ACTIONS TO TAKE:
(A) Answer these questions using the page text about the PSAT/NMSQT:
(i) Since what year has the PSAT been given every fall?
(ii) How many high school juniors took the PSAT in the 2018-2019 school year?
(iii) Under the format introduced in Fall 2015, what is the maximum total score?
(B) Carry on the article about the PSAT/NMSQT, starting right after its final sentence.

— begin PAGE TEXT —

The Preliminary SAT/National Merit Scholarship Qualifying Test (PSAT/NMSQT) is a standardized test administered by the College Board and cosponsored by the National Merit Scholarship Corporation (NMSC) in the United States. In the 2018-2019 school year, 2.27 million high school sophomores and 1.74 million high school juniors took the PSAT. Scores from the PSAT/NMSQT are used to determine eligibility and qualification for the National Merit Scholarship Program.

History 

The PSAT has been administered every fall since 1971. Some PSAT scores obtained before June 1993 are accepted as qualifying evidence for admission to intellectual clubs such as Intertel and American Mensa.

Prior to 1997, the PSAT was composed of only Math and Verbal sections. The Verbal section received a double weighting to allow a full composite score of 240 points. The Writing Skills section, introduced in 1997, was partially derived from the discontinued Test of Standard Written English (TSWE).

The PSAT changed its format and content in Fall 2015.  Originally, each of the three sections was scored on a scale of 20 to 80 points, adding up to a maximum composite score of 240 points. This paralleled the SAT, which is graded on a scale of 200 to 800 for each section (the narrower range is to distinguish from which test a score comes and to denote less accuracy). However, unlike the old (2005) SAT, the old PSAT did not include higher-level mathematics (e.g. concepts from Algebra II) or an essay in its writing section (which was added to the SAT in 2005). The number of multiple-choice answers was reduced from five to four, improving the likelihood of making a successful guess, and the quarter-point penalty for wrong answers was eliminated.

Format and scoring

Students register for the exam through high schools which are members of the College Board. The test is composed of four sections: two Math Sections, Critical Reading, and Writing Skills; and takes two hours and forty five minutes to complete.

The PSAT changed its format and content in Fall 2015, to reflect the new SAT. The Reading and Writing Sections are combined into one section score, and the Math section now includes a portion in which usage of calculators is prohibited. The scores for each section range from 120 to 760, adding up to a maximum score of 1520.  Yet the National Merit Scholarship Corporation takes each section score, scored on a scale of 6 to 38, sums it and then doubles that sum to devise the Selection Index, ranging from 36 to 228.

The test is mostly multiple-choice, but there are four grid-in math questions at the end of each math section that require takers to enter their responses on a grid.

— end PAGE TEXT —
— begin LISTED RECORDS —

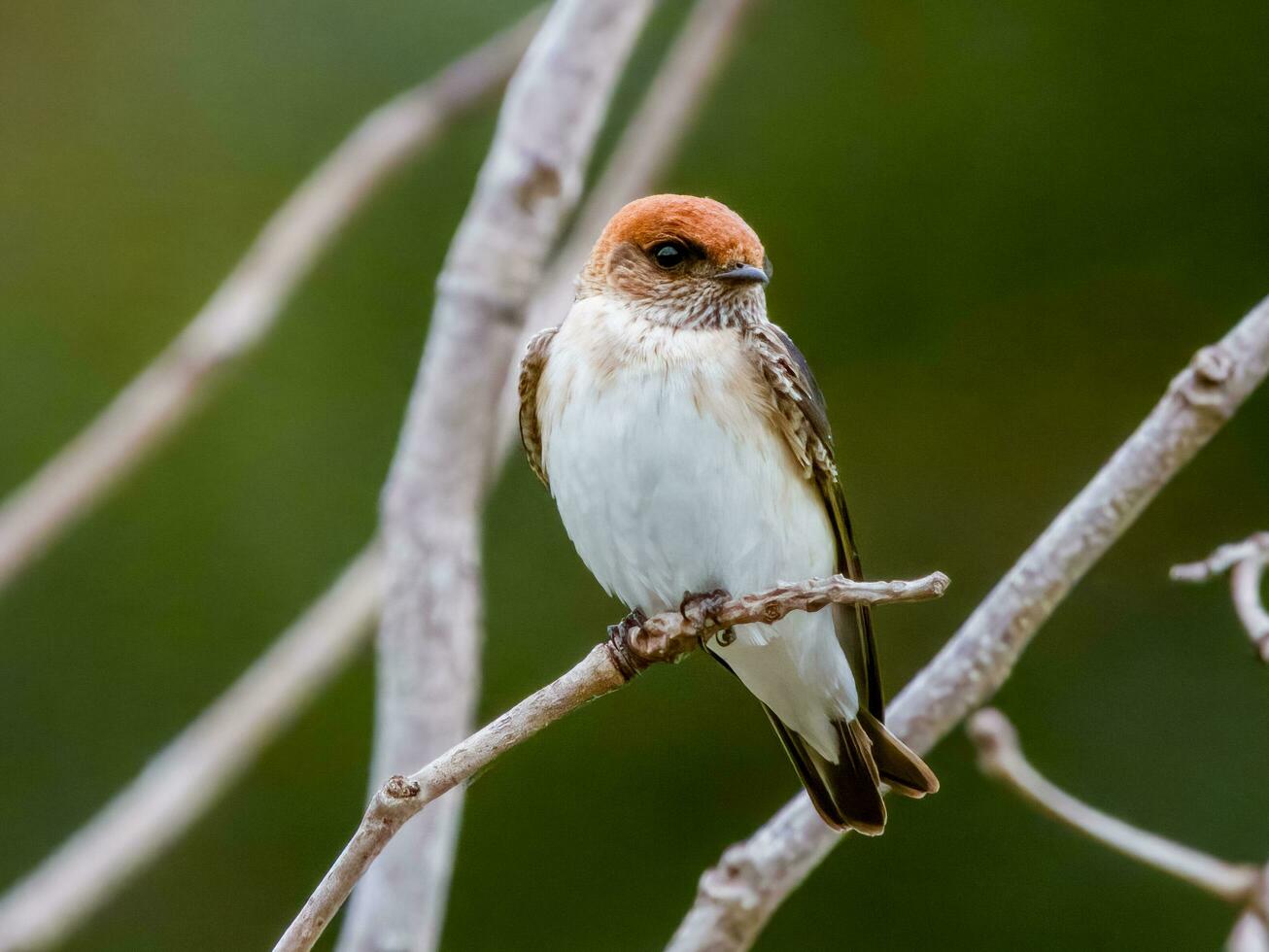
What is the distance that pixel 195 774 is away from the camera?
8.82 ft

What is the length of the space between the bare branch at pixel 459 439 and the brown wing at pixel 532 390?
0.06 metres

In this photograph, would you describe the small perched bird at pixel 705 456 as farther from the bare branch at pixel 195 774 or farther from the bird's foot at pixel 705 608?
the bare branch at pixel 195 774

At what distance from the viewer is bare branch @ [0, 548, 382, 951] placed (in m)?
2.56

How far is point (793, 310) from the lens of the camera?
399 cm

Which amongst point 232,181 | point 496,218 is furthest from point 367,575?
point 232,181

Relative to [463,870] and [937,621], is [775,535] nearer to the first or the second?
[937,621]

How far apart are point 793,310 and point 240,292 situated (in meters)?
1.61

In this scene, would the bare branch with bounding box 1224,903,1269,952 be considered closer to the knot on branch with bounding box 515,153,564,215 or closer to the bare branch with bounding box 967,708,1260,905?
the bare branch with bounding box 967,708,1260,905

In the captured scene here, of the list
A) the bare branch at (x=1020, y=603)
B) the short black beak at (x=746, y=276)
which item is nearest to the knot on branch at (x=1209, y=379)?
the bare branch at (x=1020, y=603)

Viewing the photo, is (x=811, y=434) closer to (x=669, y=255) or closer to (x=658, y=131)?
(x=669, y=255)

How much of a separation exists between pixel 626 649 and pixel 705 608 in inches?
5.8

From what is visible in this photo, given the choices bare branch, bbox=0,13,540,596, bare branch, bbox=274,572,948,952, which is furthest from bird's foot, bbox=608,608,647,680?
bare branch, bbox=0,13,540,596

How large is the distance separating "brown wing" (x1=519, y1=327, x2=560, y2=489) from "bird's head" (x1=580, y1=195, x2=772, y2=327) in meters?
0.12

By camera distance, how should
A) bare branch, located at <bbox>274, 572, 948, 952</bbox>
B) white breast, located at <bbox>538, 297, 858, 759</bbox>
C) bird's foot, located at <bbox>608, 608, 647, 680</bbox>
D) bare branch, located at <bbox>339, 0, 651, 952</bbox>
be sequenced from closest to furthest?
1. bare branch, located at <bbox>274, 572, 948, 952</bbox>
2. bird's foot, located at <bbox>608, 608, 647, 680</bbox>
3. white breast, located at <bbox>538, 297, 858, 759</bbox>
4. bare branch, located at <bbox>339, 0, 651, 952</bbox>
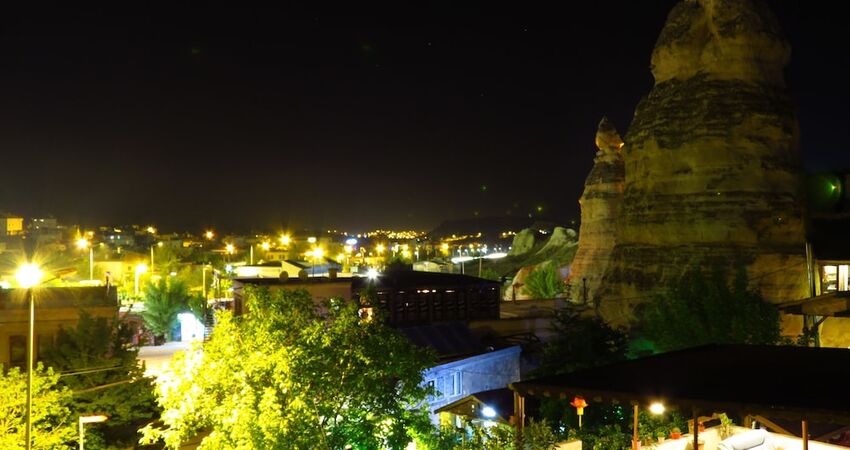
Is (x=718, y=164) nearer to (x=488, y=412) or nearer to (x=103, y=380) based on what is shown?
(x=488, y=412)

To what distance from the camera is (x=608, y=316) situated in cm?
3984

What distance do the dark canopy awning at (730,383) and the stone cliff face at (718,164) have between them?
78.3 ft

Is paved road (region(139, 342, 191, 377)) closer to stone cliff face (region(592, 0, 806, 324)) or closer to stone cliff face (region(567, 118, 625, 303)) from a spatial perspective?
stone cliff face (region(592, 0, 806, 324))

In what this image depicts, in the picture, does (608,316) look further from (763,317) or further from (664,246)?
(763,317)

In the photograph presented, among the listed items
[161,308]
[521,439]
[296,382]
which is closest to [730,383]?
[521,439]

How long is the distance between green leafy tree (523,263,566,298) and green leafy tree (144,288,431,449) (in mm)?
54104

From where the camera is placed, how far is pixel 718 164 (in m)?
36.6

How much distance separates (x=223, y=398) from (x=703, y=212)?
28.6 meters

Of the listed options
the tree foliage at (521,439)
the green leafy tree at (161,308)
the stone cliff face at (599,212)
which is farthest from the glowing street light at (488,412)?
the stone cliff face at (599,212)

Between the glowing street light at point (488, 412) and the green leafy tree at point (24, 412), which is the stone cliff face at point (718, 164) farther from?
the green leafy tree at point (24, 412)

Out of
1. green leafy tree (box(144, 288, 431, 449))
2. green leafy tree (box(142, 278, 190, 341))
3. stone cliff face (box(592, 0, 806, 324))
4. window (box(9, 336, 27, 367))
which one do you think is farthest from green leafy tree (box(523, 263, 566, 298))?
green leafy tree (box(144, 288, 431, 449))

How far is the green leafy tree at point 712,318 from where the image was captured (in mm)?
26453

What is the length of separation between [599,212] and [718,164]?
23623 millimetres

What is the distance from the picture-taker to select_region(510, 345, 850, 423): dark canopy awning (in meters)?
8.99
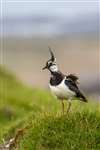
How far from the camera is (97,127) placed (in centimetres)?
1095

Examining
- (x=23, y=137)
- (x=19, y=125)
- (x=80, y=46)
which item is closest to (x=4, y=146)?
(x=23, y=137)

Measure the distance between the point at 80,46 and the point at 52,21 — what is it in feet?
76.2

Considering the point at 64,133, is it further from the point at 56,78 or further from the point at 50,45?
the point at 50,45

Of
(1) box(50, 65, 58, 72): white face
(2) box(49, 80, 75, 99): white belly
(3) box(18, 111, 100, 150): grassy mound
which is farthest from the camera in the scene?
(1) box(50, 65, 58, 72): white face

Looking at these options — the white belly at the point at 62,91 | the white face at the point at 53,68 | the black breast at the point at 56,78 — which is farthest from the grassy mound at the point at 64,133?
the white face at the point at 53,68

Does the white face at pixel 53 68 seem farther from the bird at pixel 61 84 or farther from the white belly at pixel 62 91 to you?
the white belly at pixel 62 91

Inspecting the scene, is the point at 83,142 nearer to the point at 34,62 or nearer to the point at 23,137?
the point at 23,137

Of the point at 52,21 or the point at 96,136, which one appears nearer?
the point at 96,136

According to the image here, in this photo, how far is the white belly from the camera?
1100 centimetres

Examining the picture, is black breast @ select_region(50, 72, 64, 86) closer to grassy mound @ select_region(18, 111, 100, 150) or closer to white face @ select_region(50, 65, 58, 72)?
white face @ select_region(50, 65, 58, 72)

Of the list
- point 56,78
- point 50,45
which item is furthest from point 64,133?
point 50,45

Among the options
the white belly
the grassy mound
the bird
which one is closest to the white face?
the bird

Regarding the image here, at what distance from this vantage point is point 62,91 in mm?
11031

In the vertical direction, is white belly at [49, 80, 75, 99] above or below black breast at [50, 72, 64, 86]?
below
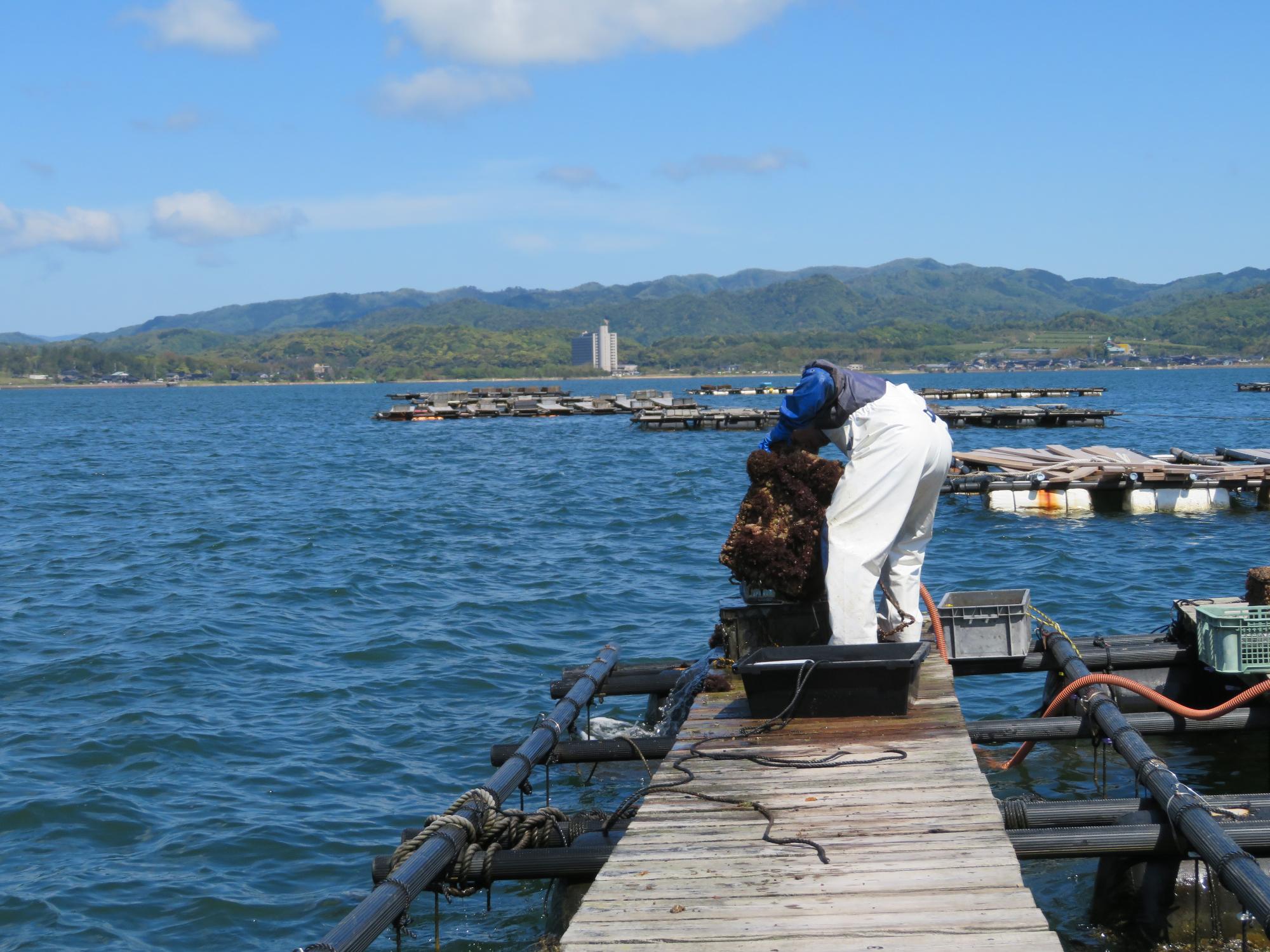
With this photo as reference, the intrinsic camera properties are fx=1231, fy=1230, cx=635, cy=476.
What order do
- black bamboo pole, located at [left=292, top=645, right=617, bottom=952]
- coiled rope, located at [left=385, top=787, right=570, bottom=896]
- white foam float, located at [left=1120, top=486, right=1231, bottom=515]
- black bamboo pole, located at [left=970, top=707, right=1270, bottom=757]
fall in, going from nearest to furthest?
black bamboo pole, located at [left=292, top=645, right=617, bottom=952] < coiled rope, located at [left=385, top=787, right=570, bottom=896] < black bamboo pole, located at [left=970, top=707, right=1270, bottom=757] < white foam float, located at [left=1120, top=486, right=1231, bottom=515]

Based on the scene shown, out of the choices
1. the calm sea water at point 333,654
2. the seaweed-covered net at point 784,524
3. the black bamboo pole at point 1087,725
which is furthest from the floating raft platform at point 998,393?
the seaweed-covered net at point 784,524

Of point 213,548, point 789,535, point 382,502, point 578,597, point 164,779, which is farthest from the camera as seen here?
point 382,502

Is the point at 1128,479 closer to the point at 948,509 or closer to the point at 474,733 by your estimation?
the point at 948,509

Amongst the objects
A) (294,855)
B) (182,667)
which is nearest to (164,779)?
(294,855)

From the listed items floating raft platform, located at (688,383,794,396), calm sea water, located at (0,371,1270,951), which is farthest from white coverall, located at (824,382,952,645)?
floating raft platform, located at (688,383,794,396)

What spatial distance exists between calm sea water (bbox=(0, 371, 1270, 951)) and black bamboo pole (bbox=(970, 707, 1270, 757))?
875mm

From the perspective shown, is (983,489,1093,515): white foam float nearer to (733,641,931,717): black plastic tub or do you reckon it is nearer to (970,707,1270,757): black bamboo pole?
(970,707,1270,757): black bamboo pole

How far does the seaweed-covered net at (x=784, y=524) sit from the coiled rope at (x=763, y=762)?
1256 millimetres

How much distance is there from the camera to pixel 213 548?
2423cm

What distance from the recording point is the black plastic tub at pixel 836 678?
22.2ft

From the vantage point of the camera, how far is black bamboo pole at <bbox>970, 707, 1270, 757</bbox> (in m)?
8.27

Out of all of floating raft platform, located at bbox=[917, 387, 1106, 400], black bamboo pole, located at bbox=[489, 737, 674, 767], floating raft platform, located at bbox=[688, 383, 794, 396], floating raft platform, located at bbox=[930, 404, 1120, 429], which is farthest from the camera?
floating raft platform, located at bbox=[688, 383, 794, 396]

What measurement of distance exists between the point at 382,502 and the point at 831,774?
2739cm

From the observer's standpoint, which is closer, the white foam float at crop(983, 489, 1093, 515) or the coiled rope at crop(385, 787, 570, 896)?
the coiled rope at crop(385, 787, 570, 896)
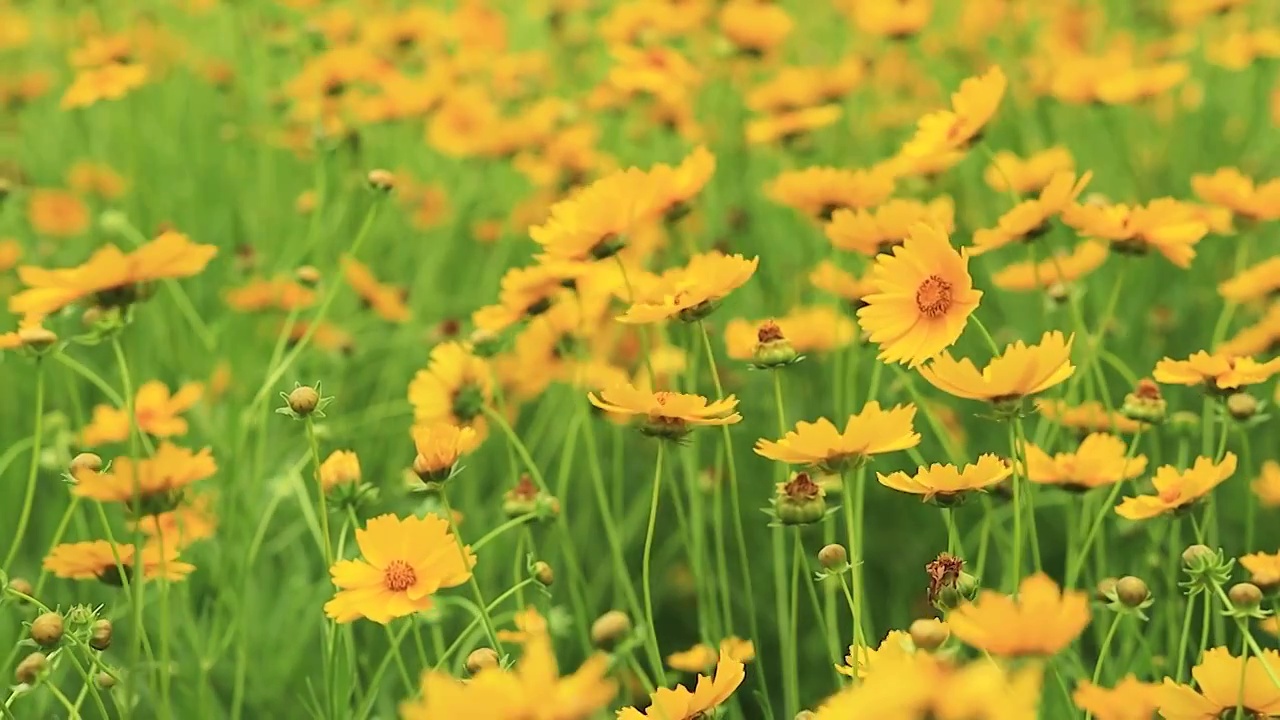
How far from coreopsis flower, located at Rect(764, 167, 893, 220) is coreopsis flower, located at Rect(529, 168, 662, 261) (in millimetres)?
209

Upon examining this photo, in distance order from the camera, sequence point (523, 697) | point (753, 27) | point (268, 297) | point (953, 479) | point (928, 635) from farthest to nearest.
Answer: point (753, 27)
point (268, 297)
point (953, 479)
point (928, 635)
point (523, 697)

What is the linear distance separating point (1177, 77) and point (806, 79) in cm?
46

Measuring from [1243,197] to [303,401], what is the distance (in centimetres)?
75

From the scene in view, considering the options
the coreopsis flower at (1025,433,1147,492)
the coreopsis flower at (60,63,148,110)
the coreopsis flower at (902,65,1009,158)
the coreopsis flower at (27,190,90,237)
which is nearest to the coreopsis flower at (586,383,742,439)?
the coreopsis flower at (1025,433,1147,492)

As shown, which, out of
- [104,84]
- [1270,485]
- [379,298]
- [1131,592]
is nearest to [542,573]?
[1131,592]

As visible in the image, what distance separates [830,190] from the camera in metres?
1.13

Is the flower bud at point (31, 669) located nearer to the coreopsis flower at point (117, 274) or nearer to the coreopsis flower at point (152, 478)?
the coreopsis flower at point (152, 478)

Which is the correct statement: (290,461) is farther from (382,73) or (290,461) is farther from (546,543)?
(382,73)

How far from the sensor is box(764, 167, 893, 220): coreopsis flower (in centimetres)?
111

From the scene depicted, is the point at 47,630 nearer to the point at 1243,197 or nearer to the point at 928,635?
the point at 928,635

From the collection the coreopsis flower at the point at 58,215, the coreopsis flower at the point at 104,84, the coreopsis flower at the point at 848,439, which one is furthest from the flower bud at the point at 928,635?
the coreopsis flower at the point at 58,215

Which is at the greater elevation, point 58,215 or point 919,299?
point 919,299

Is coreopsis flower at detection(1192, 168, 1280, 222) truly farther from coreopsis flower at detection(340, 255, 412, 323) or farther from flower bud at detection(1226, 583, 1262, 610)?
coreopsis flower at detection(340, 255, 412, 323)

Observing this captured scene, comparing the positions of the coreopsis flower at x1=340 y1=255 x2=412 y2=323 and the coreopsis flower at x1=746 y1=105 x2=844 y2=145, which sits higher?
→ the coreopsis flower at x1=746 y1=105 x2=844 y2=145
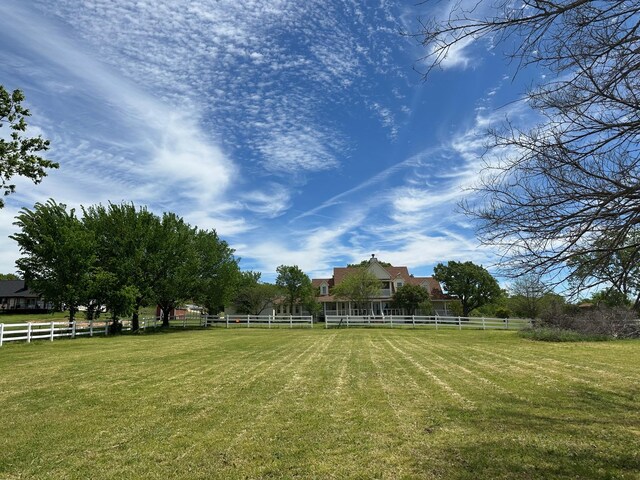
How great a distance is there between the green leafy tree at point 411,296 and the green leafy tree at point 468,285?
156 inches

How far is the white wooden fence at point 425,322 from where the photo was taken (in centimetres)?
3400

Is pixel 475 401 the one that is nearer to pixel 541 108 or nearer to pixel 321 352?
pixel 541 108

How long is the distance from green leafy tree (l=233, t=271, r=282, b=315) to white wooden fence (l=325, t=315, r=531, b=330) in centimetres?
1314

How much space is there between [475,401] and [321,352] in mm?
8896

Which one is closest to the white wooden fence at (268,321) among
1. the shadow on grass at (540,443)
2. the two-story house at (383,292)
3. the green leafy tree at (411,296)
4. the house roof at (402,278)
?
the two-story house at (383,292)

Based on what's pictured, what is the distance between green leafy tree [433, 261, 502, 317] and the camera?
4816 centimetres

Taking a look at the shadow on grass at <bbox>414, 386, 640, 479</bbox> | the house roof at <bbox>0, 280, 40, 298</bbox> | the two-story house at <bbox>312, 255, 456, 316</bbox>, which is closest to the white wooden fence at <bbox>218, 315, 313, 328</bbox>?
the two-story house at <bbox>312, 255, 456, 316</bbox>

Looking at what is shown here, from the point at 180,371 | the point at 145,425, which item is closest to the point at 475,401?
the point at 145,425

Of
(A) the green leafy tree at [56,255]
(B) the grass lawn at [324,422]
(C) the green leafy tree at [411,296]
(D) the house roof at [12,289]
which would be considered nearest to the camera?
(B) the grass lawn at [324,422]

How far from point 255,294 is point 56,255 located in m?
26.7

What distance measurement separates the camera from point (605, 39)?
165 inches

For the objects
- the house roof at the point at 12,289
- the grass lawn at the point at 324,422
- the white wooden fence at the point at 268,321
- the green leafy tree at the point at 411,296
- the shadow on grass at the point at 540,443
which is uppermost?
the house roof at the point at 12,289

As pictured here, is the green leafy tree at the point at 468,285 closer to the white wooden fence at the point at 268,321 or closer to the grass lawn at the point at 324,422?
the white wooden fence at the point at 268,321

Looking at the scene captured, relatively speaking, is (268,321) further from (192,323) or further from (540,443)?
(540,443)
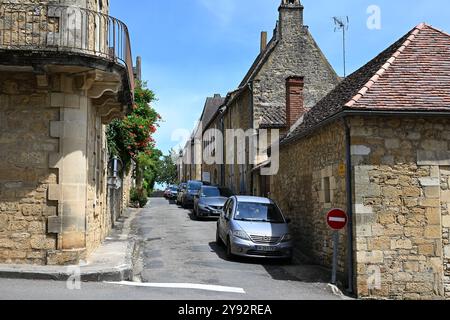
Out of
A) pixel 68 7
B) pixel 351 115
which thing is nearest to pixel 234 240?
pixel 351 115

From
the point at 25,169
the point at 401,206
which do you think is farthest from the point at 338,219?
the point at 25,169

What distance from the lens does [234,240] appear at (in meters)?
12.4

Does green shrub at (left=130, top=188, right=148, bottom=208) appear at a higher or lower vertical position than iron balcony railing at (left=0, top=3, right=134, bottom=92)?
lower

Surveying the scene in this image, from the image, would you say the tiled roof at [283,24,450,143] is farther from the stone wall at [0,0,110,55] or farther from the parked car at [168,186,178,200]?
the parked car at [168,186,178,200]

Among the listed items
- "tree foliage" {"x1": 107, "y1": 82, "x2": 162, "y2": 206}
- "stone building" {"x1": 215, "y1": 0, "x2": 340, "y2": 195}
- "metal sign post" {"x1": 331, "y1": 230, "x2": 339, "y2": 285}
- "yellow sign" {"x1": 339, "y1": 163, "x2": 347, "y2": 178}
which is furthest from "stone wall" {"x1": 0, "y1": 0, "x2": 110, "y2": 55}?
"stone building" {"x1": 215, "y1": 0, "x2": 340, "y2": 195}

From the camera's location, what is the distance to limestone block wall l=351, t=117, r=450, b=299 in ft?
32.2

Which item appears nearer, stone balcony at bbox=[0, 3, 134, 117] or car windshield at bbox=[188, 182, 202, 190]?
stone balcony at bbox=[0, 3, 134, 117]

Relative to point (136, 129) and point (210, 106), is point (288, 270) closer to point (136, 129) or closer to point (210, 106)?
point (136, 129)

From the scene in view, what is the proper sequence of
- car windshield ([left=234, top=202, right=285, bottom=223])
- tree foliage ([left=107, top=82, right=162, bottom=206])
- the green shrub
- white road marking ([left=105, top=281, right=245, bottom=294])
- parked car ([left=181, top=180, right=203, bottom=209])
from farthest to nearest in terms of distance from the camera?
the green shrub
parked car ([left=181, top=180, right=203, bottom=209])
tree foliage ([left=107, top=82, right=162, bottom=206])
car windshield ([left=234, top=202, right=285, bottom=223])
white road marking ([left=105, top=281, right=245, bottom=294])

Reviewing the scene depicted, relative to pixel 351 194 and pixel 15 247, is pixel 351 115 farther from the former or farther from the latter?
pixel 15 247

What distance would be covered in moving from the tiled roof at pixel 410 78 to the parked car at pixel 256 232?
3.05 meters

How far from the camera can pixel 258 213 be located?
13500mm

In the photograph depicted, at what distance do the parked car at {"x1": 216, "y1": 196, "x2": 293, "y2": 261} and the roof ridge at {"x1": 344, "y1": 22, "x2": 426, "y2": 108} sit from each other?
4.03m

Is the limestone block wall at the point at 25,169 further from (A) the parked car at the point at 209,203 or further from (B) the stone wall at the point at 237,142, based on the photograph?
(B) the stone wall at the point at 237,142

— end LISTED RECORDS —

OUTPUTS IN ORDER:
(A)
(i) 1971
(ii) 1.74 million
(iii) 1520

(B)
Levels of recognition
There are three levels of recognition: "Commended", Semi-Finalists, and Finalists. About 34,000 students, which is 3-4% of all PSAT takers, are "commended" and receive Letters of Commendation.

The "commended" cut-off is determined at whichever score yields the 96th percentile nationally. It rose from 202 for the 2006 Program (2004 PSAT) to 203 for the 2007 Program (2005 PSAT). It was 205 for the 2008 Program (2006 PSAT) and 209 for the 2009 Program (2007 PSAT).

Students are confirmed as semifinalists as seniors, one year after taking the PSAT. Afterwards students must complete an application to become a Finalist. Other factors besides the PSAT Selection Index score are taken into account, such as the student's Grade Point Average (GPA) and a confirming SAT score.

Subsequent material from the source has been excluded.